El reverso, aunque más escondido, es más esencial, porque se refiere a lo eterno. En Arabia, con una mayoría de Islam y minoría de cristianismo, o en España, con mayoría de cristianismo y minoría de Islam, el concepto de la vida y la otra vida ha sido siempre idéntico. El santo árabe San Juan Damasceno antaño y el sabio sacerdote español don Miguel Asín Palacios demostraron que entre el musulmanismo y la Iglesia Católica no hay verdadera incompatibilidad en lo más esencial del dogma, sino sólo desviaciones, y que en la vida del espíritu no hay separación.
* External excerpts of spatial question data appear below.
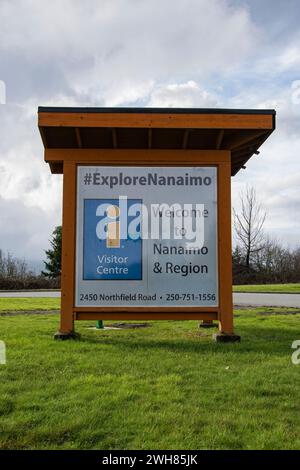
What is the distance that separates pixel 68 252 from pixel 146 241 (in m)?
1.41

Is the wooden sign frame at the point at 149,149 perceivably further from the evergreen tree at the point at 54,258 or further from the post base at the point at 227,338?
the evergreen tree at the point at 54,258

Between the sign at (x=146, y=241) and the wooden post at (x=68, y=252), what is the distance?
0.36 ft

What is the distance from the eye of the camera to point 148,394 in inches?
213

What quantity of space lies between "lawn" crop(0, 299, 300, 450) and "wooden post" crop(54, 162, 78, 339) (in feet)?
1.61

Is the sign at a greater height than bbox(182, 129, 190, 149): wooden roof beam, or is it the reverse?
bbox(182, 129, 190, 149): wooden roof beam

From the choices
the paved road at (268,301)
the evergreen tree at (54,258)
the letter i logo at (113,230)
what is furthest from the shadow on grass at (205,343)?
the evergreen tree at (54,258)

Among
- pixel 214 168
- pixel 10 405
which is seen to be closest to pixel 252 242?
pixel 214 168

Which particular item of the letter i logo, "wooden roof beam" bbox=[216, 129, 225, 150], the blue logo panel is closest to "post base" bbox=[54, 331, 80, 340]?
the blue logo panel

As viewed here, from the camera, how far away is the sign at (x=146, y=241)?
30.7ft

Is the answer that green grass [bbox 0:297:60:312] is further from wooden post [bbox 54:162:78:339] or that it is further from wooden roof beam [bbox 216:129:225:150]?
wooden roof beam [bbox 216:129:225:150]

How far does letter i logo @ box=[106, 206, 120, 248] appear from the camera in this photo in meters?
9.38

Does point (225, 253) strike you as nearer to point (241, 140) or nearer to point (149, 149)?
point (241, 140)

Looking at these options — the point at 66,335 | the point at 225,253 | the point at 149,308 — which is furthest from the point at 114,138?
the point at 66,335
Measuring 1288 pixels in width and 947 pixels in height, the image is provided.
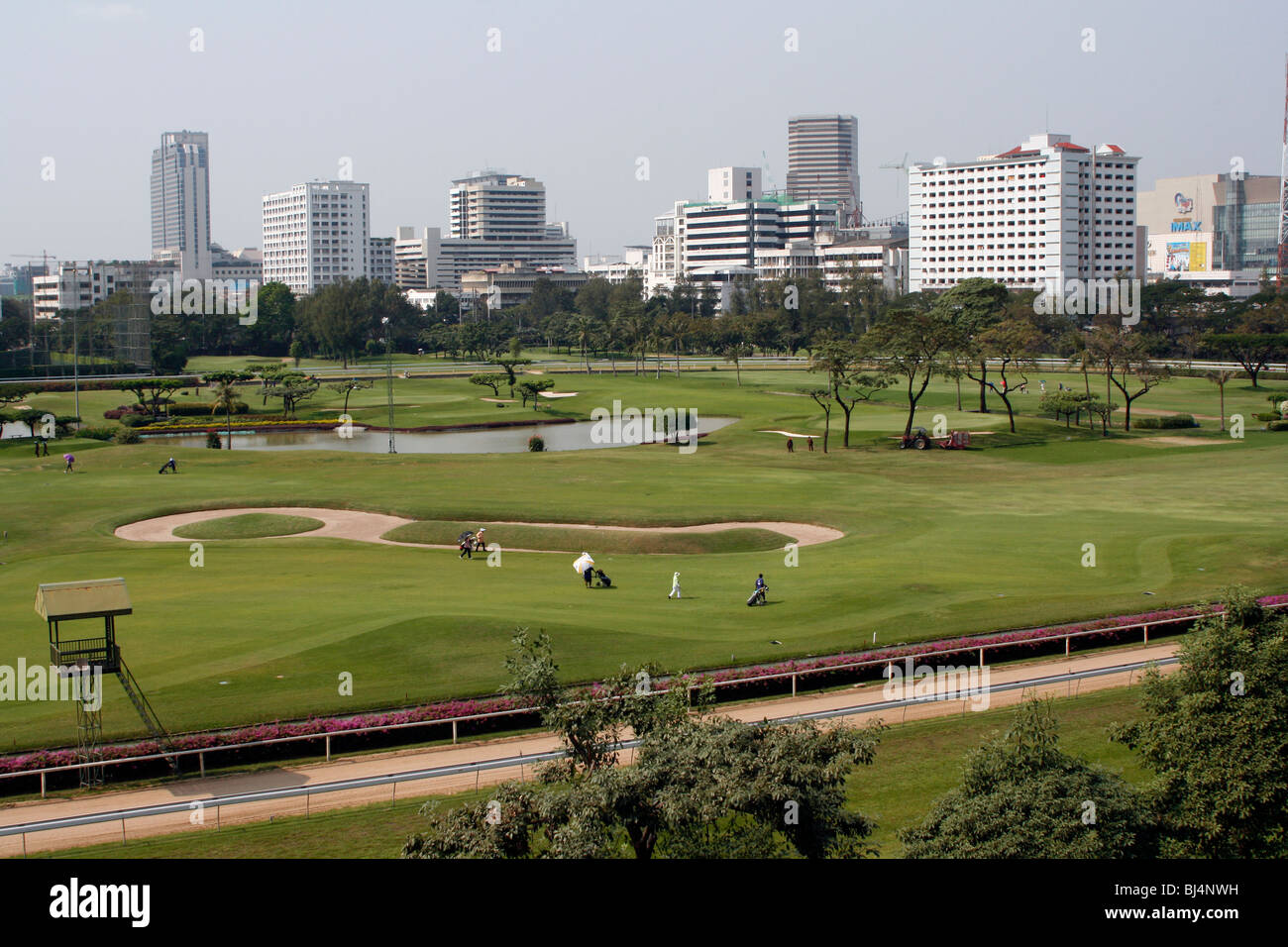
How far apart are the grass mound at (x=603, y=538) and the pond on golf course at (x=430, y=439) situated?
154ft

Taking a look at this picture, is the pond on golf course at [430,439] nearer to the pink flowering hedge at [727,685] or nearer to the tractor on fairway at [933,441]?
the tractor on fairway at [933,441]

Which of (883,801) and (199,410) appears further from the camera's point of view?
(199,410)

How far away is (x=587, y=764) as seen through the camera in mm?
22297

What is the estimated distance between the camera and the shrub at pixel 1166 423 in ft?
355

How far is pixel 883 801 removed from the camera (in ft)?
90.0

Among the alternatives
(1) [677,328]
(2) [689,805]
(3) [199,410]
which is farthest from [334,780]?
(1) [677,328]

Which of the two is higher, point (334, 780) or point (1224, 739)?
point (1224, 739)

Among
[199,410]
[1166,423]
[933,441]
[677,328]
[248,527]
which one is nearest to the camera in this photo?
[248,527]

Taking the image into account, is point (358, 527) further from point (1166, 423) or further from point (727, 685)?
point (1166, 423)

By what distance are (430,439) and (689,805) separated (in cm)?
9991

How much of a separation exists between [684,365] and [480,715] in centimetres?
16262

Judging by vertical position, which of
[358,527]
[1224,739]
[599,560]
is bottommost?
[599,560]

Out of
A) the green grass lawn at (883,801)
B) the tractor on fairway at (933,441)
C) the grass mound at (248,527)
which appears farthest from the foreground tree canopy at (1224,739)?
the tractor on fairway at (933,441)
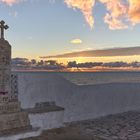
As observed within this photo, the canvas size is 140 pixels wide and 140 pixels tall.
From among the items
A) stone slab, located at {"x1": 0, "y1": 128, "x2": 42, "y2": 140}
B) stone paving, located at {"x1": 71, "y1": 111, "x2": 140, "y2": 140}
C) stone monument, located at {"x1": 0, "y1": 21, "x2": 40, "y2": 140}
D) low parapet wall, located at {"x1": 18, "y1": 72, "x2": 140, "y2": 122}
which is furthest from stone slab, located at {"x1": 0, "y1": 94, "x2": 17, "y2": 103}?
stone paving, located at {"x1": 71, "y1": 111, "x2": 140, "y2": 140}

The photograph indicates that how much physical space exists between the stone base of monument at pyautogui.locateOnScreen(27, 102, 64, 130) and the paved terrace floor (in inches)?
21.5

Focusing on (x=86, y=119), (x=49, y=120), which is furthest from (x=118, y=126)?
(x=49, y=120)

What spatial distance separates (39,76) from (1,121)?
459 cm

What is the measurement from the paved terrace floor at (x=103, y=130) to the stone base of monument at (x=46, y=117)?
0.55 meters

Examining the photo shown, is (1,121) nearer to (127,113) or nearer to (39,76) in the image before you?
(39,76)

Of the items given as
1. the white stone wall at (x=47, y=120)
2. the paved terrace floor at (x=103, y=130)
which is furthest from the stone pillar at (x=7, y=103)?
the white stone wall at (x=47, y=120)

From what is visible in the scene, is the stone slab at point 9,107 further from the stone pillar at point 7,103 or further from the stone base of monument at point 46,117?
the stone base of monument at point 46,117

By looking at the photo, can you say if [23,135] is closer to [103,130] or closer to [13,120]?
[13,120]

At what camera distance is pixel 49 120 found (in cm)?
1216

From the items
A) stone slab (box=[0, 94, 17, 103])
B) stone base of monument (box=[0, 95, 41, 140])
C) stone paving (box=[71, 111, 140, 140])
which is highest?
stone slab (box=[0, 94, 17, 103])

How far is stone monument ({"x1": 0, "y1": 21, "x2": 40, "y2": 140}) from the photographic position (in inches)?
394

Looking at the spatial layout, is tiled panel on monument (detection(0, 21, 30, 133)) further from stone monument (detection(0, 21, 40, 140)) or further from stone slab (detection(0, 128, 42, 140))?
stone slab (detection(0, 128, 42, 140))

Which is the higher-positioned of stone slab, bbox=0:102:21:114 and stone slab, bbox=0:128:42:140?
stone slab, bbox=0:102:21:114

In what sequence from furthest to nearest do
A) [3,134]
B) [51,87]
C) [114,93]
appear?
[114,93] → [51,87] → [3,134]
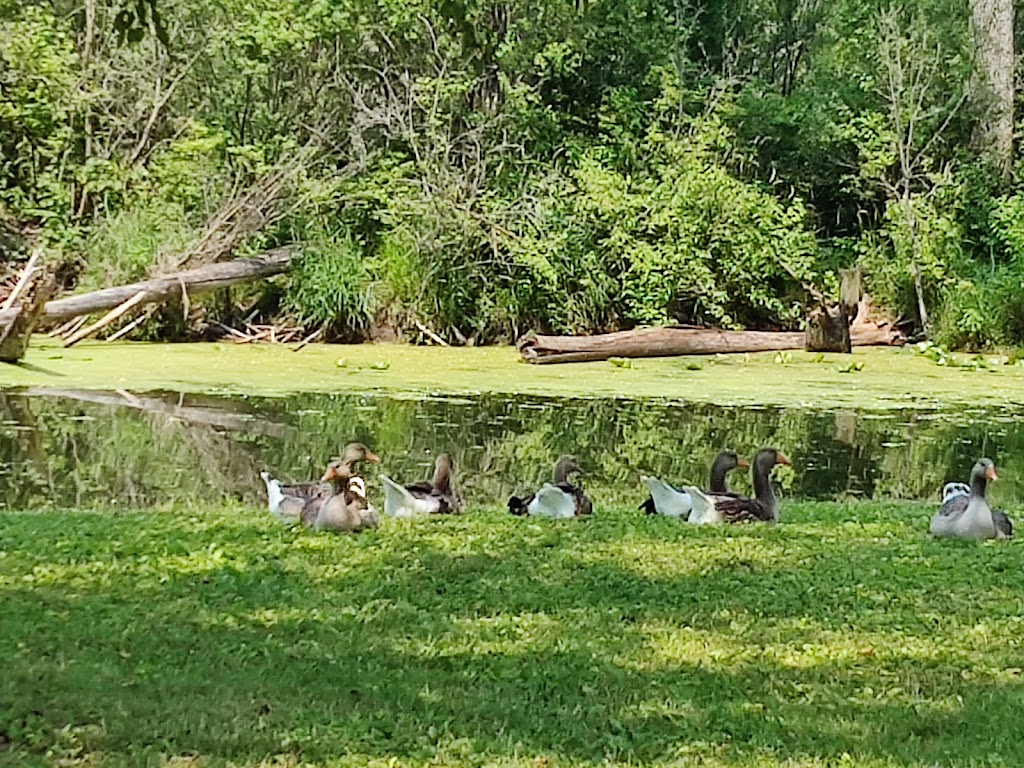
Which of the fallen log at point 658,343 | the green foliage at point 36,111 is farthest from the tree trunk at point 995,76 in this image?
the green foliage at point 36,111

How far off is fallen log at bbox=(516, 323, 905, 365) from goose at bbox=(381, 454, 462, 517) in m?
9.68

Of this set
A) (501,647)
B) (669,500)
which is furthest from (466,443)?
(501,647)

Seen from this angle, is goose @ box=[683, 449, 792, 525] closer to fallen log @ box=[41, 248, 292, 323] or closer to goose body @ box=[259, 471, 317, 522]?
goose body @ box=[259, 471, 317, 522]

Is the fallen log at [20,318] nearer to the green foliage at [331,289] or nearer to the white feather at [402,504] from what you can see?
the green foliage at [331,289]

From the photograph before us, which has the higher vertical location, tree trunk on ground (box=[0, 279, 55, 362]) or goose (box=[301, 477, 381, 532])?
tree trunk on ground (box=[0, 279, 55, 362])

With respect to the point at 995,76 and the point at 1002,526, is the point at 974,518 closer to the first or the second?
the point at 1002,526

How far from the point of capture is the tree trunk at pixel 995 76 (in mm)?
24141

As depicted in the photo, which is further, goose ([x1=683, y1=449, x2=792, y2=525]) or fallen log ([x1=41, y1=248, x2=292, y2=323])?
fallen log ([x1=41, y1=248, x2=292, y2=323])

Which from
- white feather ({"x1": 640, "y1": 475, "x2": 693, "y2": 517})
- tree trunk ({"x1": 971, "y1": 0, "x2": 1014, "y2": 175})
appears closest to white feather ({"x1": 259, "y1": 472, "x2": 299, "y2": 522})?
white feather ({"x1": 640, "y1": 475, "x2": 693, "y2": 517})

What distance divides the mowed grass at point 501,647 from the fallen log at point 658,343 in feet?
36.3

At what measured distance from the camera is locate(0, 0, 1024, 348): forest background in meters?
21.7

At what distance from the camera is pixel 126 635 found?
17.2ft

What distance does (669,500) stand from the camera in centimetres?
891

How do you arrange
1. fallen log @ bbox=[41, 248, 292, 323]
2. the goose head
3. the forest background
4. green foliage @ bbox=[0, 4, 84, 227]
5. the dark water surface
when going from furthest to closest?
green foliage @ bbox=[0, 4, 84, 227]
the forest background
fallen log @ bbox=[41, 248, 292, 323]
the dark water surface
the goose head
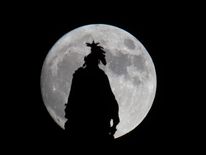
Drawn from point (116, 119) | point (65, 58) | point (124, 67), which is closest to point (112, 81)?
point (124, 67)

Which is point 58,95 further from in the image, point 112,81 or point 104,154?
point 104,154

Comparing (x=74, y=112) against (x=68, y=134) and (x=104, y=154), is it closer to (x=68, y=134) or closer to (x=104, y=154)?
(x=68, y=134)

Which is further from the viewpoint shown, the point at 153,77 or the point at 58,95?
the point at 153,77

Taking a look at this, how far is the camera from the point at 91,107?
11703mm

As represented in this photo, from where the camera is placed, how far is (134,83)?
1460 centimetres

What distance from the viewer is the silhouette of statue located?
37.6ft

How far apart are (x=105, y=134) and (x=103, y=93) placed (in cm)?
109

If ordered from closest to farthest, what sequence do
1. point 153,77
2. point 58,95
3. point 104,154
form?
point 104,154 < point 58,95 < point 153,77

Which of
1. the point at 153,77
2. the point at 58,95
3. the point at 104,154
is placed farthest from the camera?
the point at 153,77

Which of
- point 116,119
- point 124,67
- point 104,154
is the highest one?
point 124,67

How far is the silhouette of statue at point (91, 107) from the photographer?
1147 centimetres

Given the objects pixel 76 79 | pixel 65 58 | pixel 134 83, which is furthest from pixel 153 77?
pixel 76 79

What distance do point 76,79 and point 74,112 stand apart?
2.92ft

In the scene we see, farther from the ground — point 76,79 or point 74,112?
point 76,79
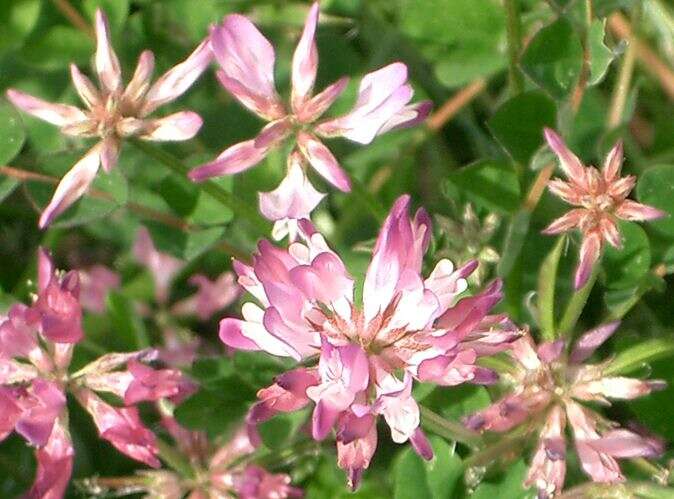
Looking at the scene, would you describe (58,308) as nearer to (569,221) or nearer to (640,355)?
(569,221)

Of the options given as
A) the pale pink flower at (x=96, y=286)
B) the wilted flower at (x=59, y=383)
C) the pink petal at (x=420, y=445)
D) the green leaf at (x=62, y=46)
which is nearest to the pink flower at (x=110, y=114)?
the wilted flower at (x=59, y=383)

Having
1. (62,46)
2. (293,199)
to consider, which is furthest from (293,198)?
(62,46)

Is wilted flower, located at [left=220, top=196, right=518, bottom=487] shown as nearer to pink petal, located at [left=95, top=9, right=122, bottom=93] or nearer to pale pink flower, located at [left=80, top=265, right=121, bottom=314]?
pink petal, located at [left=95, top=9, right=122, bottom=93]

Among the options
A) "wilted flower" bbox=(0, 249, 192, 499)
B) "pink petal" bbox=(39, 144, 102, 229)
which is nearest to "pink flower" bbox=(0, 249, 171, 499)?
"wilted flower" bbox=(0, 249, 192, 499)

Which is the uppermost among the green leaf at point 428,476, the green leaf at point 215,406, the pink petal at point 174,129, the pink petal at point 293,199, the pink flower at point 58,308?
the pink petal at point 174,129

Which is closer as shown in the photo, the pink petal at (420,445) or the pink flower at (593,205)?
the pink petal at (420,445)

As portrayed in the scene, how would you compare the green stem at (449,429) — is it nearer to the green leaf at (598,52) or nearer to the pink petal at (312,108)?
the pink petal at (312,108)
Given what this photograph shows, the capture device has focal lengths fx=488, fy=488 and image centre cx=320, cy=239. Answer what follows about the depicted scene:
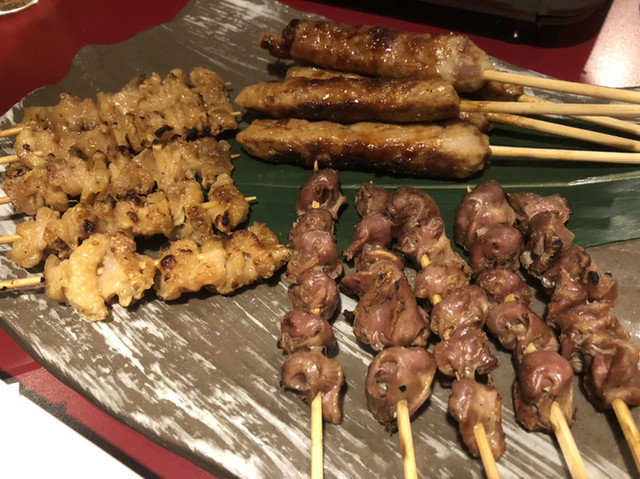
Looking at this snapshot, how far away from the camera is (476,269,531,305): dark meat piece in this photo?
315 cm

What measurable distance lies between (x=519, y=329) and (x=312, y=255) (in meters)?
1.40

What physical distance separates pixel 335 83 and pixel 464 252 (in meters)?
1.72

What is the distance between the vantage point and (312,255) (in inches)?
134

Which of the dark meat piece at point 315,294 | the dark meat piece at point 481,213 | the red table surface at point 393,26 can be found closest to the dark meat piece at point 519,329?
the dark meat piece at point 481,213

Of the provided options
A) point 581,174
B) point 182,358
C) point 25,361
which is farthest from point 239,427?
point 581,174

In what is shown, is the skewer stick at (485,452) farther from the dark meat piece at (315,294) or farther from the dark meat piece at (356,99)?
the dark meat piece at (356,99)

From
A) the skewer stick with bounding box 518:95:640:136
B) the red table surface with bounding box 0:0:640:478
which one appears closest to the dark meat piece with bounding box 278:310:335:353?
the skewer stick with bounding box 518:95:640:136

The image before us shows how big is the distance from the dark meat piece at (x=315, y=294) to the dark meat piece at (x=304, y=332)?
94 mm

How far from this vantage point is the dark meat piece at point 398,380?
2758mm

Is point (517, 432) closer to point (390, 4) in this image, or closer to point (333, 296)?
point (333, 296)

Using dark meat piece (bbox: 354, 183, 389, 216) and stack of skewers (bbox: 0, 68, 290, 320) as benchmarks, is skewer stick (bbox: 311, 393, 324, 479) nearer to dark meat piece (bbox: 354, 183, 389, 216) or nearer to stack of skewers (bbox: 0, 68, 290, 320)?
stack of skewers (bbox: 0, 68, 290, 320)

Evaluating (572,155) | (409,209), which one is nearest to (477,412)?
(409,209)

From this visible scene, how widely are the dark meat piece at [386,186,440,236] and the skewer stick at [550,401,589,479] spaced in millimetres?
1464

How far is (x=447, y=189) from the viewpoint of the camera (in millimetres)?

Por ejemplo, si los místicos sufíes de Andalucía y Murcia, como el gran Abenarabi, fueron influidos por el monacato oriental, e influyeron a su vez sobre el misticismo cristiano posterior, hasta el punto de que Santa Teresa de Jesús y San Juan de la Cruz pertenecen a la misma escuela espiritual que Aben Abbad de Ronda y el marroquí Muley Abdesselam, patrón del Protectorado de Tetuán. Así, desde los materialismos del comercio y la política actual, hasta las excelsitudes de la fe, Hispanidad y Arabidad están siempre presentes muy próximas, aunque diversas, como dos colores complementarios.